Which lines in the records below contain the word "over"? Copy each one out.

Data provided:
┄┄┄┄┄┄┄┄┄┄
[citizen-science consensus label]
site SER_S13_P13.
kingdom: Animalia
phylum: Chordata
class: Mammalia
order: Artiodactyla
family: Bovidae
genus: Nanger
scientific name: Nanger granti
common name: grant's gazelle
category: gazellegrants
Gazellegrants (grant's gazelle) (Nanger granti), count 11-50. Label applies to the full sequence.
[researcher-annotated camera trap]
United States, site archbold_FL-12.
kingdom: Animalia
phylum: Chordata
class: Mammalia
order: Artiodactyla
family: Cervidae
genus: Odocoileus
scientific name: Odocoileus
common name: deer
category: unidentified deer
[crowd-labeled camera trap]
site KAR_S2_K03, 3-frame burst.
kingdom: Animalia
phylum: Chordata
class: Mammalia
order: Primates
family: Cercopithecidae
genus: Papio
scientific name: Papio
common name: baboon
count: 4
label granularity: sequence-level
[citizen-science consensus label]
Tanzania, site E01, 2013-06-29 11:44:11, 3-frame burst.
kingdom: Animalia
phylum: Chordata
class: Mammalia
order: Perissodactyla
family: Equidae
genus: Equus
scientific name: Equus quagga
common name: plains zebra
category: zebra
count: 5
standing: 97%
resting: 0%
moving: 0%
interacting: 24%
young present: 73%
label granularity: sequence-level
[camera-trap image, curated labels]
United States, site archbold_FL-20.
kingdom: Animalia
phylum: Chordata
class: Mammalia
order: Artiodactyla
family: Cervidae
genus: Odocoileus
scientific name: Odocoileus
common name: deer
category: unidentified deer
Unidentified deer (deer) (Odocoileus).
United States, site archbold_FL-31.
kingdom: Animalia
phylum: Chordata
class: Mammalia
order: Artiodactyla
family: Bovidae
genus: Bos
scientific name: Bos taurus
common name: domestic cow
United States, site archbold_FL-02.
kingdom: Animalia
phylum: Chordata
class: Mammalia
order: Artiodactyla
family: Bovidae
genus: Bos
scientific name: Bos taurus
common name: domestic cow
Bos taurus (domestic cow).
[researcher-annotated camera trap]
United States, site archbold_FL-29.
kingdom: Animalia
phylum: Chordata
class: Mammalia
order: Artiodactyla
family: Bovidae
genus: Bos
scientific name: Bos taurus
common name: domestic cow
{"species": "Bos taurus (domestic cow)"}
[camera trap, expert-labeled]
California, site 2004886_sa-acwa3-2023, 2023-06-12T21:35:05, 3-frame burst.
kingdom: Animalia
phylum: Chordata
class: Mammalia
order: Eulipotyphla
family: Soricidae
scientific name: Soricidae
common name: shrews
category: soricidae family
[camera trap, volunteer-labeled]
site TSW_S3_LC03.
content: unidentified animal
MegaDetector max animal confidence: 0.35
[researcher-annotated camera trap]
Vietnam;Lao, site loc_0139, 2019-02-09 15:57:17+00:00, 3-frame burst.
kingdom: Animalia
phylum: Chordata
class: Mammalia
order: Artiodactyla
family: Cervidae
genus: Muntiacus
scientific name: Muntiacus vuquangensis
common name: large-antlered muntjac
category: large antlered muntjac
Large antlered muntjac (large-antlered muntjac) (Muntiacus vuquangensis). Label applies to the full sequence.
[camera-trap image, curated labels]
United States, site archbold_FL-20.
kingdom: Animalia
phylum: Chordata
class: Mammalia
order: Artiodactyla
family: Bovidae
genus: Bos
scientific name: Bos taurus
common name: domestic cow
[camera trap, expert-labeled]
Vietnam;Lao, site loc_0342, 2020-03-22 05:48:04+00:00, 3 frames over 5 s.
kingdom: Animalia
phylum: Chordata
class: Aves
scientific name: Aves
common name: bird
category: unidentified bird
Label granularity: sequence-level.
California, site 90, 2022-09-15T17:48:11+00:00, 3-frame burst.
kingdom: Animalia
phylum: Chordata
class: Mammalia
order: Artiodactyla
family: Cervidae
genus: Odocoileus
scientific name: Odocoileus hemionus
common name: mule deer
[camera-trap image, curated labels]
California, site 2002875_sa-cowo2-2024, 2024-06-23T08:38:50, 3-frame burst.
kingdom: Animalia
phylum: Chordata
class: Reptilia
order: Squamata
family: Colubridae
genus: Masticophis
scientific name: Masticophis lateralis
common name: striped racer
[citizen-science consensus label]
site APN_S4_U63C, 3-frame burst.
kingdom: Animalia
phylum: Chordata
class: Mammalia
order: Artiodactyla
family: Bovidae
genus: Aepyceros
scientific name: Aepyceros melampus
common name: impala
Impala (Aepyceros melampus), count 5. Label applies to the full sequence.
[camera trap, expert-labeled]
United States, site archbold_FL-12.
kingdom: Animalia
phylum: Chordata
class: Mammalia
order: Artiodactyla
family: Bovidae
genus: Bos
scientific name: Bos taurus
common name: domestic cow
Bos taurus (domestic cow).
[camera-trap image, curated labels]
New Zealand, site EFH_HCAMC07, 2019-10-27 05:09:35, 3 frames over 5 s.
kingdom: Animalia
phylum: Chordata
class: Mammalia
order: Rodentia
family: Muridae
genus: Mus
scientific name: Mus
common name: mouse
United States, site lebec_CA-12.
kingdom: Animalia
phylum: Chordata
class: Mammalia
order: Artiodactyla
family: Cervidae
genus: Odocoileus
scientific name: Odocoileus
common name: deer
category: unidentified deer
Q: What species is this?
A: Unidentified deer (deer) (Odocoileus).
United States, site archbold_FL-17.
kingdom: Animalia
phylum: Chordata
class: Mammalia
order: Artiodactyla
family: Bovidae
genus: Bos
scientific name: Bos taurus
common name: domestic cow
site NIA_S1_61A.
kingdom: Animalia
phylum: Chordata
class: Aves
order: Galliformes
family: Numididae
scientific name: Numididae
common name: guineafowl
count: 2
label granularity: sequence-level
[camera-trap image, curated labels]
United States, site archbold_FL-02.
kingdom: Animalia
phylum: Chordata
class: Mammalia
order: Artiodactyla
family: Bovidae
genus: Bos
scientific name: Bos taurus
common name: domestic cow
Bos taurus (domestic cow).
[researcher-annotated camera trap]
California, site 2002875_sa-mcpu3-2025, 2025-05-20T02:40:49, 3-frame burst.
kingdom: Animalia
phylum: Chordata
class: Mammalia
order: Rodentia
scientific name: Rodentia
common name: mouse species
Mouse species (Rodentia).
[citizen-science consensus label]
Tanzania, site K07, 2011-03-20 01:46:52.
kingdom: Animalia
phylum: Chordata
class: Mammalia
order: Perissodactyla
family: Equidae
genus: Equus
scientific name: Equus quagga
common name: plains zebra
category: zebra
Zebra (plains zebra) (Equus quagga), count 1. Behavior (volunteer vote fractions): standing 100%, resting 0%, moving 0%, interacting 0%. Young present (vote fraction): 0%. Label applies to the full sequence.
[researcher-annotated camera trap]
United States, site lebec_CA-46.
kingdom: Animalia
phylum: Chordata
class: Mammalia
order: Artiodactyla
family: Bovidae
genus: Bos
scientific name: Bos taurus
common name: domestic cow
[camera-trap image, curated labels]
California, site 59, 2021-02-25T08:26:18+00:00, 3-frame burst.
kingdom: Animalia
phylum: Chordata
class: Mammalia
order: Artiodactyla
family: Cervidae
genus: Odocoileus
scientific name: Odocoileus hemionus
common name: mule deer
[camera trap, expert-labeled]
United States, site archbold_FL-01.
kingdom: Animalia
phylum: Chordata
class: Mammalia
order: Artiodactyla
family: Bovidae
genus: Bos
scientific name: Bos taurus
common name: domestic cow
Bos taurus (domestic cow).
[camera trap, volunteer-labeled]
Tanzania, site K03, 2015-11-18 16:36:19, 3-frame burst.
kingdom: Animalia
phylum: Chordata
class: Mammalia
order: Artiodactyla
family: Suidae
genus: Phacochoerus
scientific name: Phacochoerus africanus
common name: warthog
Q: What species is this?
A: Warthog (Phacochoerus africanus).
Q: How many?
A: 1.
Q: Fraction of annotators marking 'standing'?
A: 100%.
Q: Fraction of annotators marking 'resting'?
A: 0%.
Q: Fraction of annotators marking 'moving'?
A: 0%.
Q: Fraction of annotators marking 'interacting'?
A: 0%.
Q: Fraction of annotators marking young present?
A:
┄┄┄┄┄┄┄┄┄┄
Result of the exercise:
Vietnam;Lao, site loc_0342, 2020-03-22 05:48:04+00:00, 3 frames over 5 s.
New Zealand, site EFH_HCAMC07, 2019-10-27 05:09:35, 3 frames over 5 s.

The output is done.